The story of small triumphing over big is a familiar one. David, after all, did slew Goliath. But how familiar is the story of small cap stocks outperforming their bigger cousins? The answer may surprise you and it’s our thesis that in terms of generating alpha (outsized returns) in investing, small caps contain the most value and present traders with greater arbitrage opportunities relative to their peers.
It’s a bold claim, we know but there’s some strong proof.
Let’s start by looking at the so-called supposed disadvantages of small caps – our point here being that we don’t consider them disadvantages at all. On the contrary, we believe that these inherent characteristics are most beneficial to traders.

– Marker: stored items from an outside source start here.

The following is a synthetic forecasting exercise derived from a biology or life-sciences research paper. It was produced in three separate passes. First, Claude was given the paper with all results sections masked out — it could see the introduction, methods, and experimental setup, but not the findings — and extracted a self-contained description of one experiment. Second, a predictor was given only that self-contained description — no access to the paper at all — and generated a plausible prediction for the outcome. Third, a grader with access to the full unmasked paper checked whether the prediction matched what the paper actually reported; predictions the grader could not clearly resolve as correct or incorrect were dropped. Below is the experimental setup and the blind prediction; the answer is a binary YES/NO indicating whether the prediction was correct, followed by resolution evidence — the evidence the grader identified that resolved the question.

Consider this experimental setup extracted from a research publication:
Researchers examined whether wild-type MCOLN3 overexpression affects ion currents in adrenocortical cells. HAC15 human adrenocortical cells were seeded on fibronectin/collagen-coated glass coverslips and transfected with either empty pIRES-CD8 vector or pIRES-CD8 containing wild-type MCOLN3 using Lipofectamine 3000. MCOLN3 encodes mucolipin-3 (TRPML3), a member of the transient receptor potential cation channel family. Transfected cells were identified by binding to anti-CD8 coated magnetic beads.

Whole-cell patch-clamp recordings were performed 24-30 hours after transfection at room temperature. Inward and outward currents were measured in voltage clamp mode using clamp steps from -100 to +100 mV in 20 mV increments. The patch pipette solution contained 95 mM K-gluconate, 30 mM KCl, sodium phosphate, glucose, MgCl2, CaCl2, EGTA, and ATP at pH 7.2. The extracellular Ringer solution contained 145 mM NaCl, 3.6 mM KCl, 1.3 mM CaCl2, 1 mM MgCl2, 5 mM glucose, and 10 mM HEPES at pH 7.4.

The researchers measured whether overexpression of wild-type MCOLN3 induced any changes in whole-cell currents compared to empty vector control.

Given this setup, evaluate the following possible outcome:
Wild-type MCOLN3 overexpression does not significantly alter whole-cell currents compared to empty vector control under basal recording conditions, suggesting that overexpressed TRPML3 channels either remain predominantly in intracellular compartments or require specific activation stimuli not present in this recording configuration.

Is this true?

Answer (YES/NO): YES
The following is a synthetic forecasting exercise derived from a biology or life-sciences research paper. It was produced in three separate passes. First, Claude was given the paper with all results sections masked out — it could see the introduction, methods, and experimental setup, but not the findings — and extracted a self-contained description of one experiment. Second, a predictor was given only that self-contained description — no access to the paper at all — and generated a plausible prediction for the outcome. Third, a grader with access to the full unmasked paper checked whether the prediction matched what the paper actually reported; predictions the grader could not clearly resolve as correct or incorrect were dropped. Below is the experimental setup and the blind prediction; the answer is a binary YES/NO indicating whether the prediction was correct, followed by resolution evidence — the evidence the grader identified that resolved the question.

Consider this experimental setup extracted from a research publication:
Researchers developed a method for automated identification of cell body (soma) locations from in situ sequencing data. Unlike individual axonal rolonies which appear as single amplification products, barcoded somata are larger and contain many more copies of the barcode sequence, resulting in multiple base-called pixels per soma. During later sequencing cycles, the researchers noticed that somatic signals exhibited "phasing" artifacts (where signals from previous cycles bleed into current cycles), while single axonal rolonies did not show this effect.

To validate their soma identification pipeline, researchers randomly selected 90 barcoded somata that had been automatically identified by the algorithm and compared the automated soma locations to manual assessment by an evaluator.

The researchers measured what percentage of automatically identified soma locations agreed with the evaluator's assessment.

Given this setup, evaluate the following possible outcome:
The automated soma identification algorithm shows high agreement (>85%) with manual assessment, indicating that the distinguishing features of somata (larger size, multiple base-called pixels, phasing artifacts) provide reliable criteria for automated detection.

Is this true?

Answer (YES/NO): YES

Disadvantages of small cap stocks
Small caps are sometimes skirted for their volatility. These are the wild swings that take a stock anywhere from 10% to 200% in a single day. We won’t be disingenuous in our argument and say these swings always go in one direction. The fact is these wild volatility swings can and do take small caps in both directions – up and down.

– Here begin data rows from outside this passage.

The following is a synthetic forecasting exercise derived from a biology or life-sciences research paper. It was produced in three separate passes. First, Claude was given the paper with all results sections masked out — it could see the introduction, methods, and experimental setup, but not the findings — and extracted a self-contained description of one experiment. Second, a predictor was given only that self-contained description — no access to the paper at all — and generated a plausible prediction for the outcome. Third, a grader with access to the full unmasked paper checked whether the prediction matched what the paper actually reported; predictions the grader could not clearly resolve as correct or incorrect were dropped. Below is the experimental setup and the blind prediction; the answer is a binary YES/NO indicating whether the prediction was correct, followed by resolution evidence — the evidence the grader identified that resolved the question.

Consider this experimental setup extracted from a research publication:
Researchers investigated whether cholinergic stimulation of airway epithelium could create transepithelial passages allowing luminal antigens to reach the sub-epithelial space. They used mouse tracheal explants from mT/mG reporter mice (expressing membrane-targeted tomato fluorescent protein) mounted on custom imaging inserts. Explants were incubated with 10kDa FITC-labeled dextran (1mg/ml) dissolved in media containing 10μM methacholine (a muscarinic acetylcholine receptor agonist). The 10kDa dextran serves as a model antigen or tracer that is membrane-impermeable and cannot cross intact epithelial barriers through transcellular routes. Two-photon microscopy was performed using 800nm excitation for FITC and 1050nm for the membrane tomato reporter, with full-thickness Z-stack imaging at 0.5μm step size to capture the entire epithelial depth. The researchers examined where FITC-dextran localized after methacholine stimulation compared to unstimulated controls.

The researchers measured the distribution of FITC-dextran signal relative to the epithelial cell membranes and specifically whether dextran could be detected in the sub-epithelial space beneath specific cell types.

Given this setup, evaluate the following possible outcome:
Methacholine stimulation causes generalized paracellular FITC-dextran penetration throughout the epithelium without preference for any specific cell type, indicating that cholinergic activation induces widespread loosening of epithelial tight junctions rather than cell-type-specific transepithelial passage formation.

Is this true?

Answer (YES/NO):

But therein lays the opportunity. Small caps are capable of delivering outsized gains in ways that established large caps never can. The chances of Google (Now Alphabet Inc.) moving more than 10% in any direction in a single day are slim to none.
Lack of industry coverage
Another so-called disadvantage of small caps is the lack of industry coverage that these sized companies receive. The truth is the large media houses are part of a giant system that favors the large companies (think about who spends on advertisements with these large mainstream media networks). Hint: Companies with large advertising budgets.
The coverage they offer for say Alphabet Inc. is geared towards a multiplicity of stakeholders. More often than not though, the coverage is “agenda” based.

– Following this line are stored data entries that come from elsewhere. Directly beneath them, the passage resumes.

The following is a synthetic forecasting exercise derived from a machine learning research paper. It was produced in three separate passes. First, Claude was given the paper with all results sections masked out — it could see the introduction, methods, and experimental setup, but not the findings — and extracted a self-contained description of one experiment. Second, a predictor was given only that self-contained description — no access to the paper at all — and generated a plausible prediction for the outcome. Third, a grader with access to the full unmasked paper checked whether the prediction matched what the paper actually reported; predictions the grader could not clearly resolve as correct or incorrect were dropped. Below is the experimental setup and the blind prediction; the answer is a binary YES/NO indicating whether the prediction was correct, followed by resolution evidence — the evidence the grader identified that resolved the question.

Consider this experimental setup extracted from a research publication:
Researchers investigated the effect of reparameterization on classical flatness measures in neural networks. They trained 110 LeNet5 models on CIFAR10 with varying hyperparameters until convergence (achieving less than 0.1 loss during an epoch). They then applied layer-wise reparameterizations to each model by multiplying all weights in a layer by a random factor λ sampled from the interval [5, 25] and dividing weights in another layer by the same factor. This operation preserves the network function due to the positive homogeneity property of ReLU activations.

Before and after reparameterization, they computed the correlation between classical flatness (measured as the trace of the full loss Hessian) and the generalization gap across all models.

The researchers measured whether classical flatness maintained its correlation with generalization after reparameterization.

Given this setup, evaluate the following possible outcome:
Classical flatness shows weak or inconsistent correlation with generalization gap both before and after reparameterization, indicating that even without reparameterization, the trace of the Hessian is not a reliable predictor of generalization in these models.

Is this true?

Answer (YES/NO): NO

TV ratings, political leanings, and economics – they all play a part in hogging the media coverage away from small caps.
But here’s the upside to that lack of coverage. Small caps, due to their under-the-radar nature, often provide sustained opportunities for alpha returns. Simply put, increased arbitrage opportunities when they do come, arrive to a smaller group of traders and investors. This increases the size of the pot considerably.
The value and returns delivered by small over large can be looked at from another angle. From this angle we see in a real-world setting that traders are better off – over the long haul – in stacking small cap stocks in their portfolio. Incidentally, small caps are not dissimilar to penny stocks.
Large Cap Stocks Vs Small Cap Stocks
Let’s take the historical example of large cap stock IBM vs. small cap stock, Wilson’s Leather. According to historical data from Jan 08, 2007, UBS Securities upped its rating of IMB stock from “neutral” to “buy.” In typical large-cap fashion, shares in IMB barely budged, climbing only $1.17 for a 1% uptick in price.
Contrast that move with Wilson’s Leather back on September 6, 2005. When Brean Murry upgraded its stock from “accumulate” to “strong buy,” investors went nuts. The initial uptick was 4% on the day of the announcement but over a week the stock climbed 12%!
“We think small caps have benefited as the dollar strengthens significantly against other major currencies, and we think that should continue,” said Chris Retzler, manager at Needham Growth Fund.
David Lefkowitz, senior equity strategist for UBS Wealth Management Research is even more pointed: “We’re bullish on small- and mid-caps.”
What drives such optimism for small caps over large caps? One possible source is data from Ibbotson Associates, an investment-consulting firm that tracks market data over both the long and short terms.
In one analysis Ibbotson found that small caps have increased in value by an average of more than 12% per year between 1927 and 2007. Over the same period large caps have increased by a little over 10%. Pitiful.
The above should hopefully convince you of the power that lies within the small cap stocks. They are the real engines of growth for traders looking to make serious money from the stock market.